The state government uses tax credits as currency to entice private sector development. So, not surprisingly, some private-sector entities also use them as currency.
Tax credits are controversial because they are not universal. Governors and the General Assembly award them to some favored projects, often citing optimistic economic development projections to the exclusion of everything else.
Perhaps the prime example is the new Shell petrochemical refinery in Beaver County. The state authorized $1.7 billion in tax credits for the $6 billion project. The state Department of Environmental Protection has cited it for multiple air pollution violations in less than a year.
The film production tax credit also is controversial.
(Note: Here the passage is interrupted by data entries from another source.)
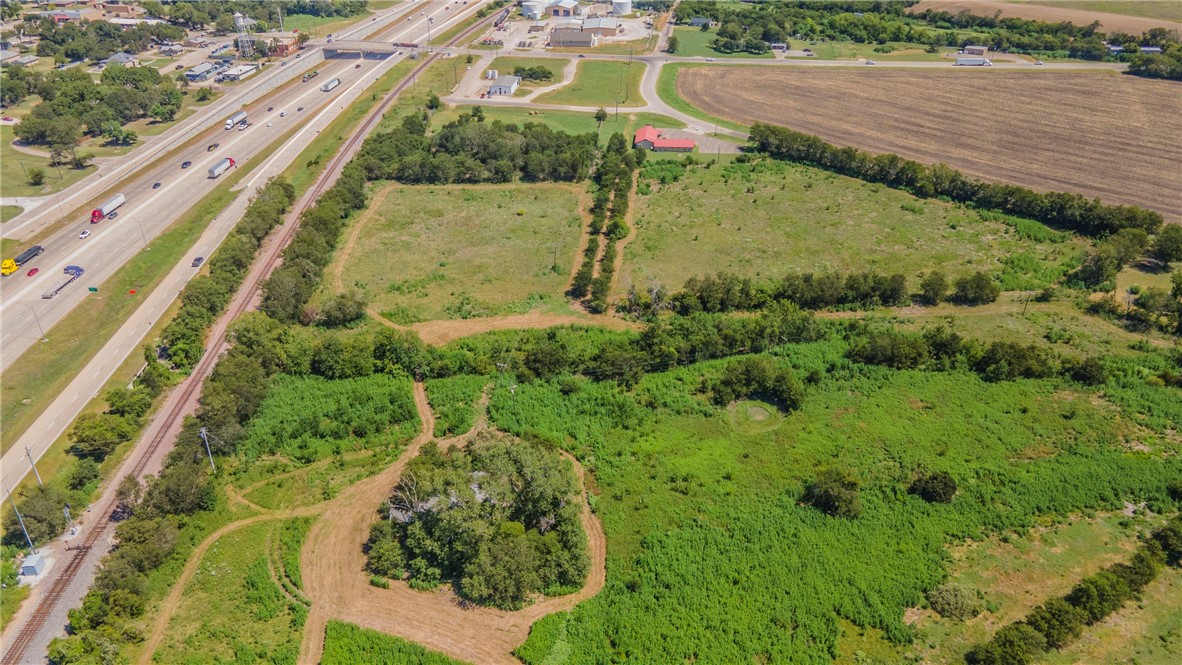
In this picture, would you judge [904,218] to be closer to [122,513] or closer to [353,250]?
[353,250]

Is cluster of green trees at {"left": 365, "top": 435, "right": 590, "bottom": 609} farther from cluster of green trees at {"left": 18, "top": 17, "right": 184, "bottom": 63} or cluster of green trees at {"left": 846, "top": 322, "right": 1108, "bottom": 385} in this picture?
cluster of green trees at {"left": 18, "top": 17, "right": 184, "bottom": 63}

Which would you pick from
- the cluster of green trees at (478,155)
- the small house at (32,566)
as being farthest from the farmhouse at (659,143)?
the small house at (32,566)

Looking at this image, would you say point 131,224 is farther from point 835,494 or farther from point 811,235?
point 835,494

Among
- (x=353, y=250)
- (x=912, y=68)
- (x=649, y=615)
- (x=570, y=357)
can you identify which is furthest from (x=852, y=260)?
(x=912, y=68)

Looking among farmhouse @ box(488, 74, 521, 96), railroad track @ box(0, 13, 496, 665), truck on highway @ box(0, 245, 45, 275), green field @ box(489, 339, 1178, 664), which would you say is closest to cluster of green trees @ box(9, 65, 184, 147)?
truck on highway @ box(0, 245, 45, 275)

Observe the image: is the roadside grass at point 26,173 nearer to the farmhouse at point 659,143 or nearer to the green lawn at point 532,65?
the green lawn at point 532,65
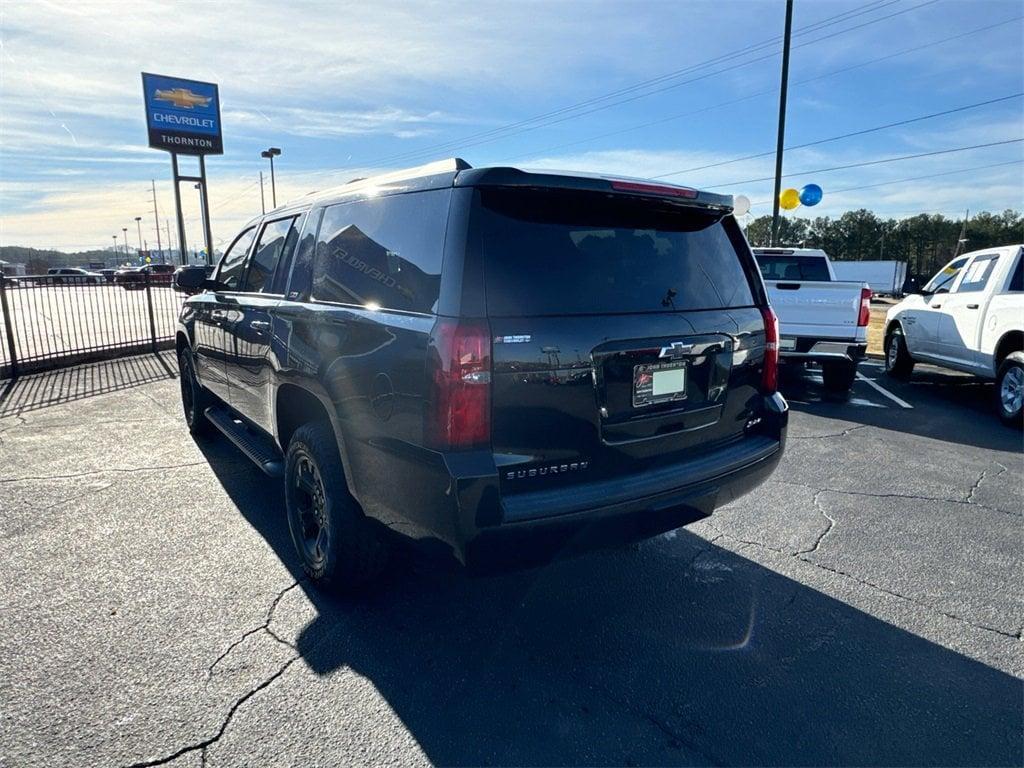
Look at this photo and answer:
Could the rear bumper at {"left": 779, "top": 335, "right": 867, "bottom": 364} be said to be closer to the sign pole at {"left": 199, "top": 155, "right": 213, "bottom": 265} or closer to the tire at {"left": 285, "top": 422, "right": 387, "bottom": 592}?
the tire at {"left": 285, "top": 422, "right": 387, "bottom": 592}

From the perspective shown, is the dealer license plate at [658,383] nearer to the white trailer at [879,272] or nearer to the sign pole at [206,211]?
the sign pole at [206,211]

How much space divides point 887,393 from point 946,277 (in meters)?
1.88

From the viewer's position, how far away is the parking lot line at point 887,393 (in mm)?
7914

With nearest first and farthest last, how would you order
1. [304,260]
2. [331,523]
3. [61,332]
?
[331,523] < [304,260] < [61,332]

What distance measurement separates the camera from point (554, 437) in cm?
242

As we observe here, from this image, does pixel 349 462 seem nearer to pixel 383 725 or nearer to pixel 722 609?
pixel 383 725

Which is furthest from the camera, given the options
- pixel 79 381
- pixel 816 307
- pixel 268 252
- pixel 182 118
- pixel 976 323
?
pixel 182 118

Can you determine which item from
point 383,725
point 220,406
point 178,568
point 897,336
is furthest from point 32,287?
point 897,336

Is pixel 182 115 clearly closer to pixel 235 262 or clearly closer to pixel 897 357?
pixel 235 262

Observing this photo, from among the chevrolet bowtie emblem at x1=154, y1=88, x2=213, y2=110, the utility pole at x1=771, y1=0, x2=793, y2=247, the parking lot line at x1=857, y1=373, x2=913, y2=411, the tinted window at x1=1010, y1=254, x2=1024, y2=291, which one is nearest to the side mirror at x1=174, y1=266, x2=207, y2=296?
the parking lot line at x1=857, y1=373, x2=913, y2=411

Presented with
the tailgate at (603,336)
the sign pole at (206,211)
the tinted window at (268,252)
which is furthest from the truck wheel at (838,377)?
the sign pole at (206,211)

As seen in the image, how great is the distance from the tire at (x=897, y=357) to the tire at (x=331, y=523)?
30.7 ft

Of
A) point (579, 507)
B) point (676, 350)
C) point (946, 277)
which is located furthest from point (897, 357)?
point (579, 507)

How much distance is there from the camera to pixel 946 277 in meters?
8.88
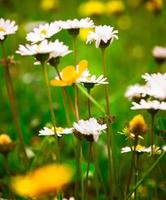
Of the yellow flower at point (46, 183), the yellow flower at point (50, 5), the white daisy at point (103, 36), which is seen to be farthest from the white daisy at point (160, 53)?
the yellow flower at point (50, 5)

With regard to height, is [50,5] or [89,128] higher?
[50,5]

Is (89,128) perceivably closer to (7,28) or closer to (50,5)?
(7,28)

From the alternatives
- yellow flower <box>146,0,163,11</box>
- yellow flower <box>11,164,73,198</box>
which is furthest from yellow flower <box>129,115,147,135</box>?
yellow flower <box>146,0,163,11</box>

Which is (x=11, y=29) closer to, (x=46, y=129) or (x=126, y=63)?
(x=46, y=129)

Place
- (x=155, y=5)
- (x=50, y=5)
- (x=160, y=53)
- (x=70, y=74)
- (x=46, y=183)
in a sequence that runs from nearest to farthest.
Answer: (x=46, y=183) → (x=70, y=74) → (x=160, y=53) → (x=155, y=5) → (x=50, y=5)

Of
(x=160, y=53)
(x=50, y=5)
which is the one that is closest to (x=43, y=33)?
(x=160, y=53)

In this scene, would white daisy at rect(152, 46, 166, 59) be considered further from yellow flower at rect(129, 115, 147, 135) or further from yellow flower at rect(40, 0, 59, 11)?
yellow flower at rect(40, 0, 59, 11)

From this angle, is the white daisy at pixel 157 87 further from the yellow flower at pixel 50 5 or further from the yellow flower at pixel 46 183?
the yellow flower at pixel 50 5

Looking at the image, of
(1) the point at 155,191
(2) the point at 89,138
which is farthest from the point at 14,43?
(2) the point at 89,138

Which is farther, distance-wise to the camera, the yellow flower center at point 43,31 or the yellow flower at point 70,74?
the yellow flower center at point 43,31

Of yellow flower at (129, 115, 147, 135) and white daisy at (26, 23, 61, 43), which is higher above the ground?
white daisy at (26, 23, 61, 43)

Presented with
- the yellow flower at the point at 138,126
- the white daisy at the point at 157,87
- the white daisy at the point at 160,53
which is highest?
the white daisy at the point at 160,53
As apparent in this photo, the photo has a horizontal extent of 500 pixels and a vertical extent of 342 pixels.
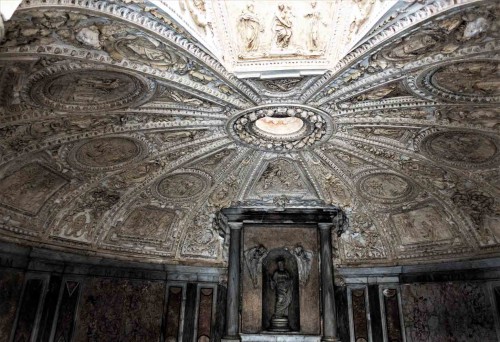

The current state budget includes a $30 million increase over the previous year, to $100 million.
It’s controversial in that many conservative lawmakers disdain the film industry as an organ of the political opposition. Likewise, most productions in Pennsylvania are shot in Democratic Pittsburgh and Philadelphia. And the credit’s benefits to the broader economy are temporary.
Within the industry, small producers complain that the majority of credits go to the biggest productions. Philadelphia-based director M. Night Shyamalan’s most recent film, “Knock at the Cabin,” received $5 million in credits, for example, and the HBO hit series “Mare of Easttown” received $26.5 million.
Using tax credits to grow the film industry is as legitimate as any other purpose. But the amount of the credit often exceeds the production company’s actual tax liability. State law, like those in most states, allows companies to sell tax credits that they don’t use, converting them to cash.
That can lead to fraud. In a scam that could lend itself to a movie plot, a Bucks County couple is on the lam in Hong Kong after allegedly defrauding the state of $11 million form the Keystone Innovation Zone and Research & Development tax credit programs.
Republican state Rep. Dawn Keefer of York County has introduced a bill that would preclude companies from selling tax credits, requiring them to use them for the designated purpose or lose them.
That’s reasonable. It might even result in more film production by making more credits available to more producers. The Legislature should adopt it.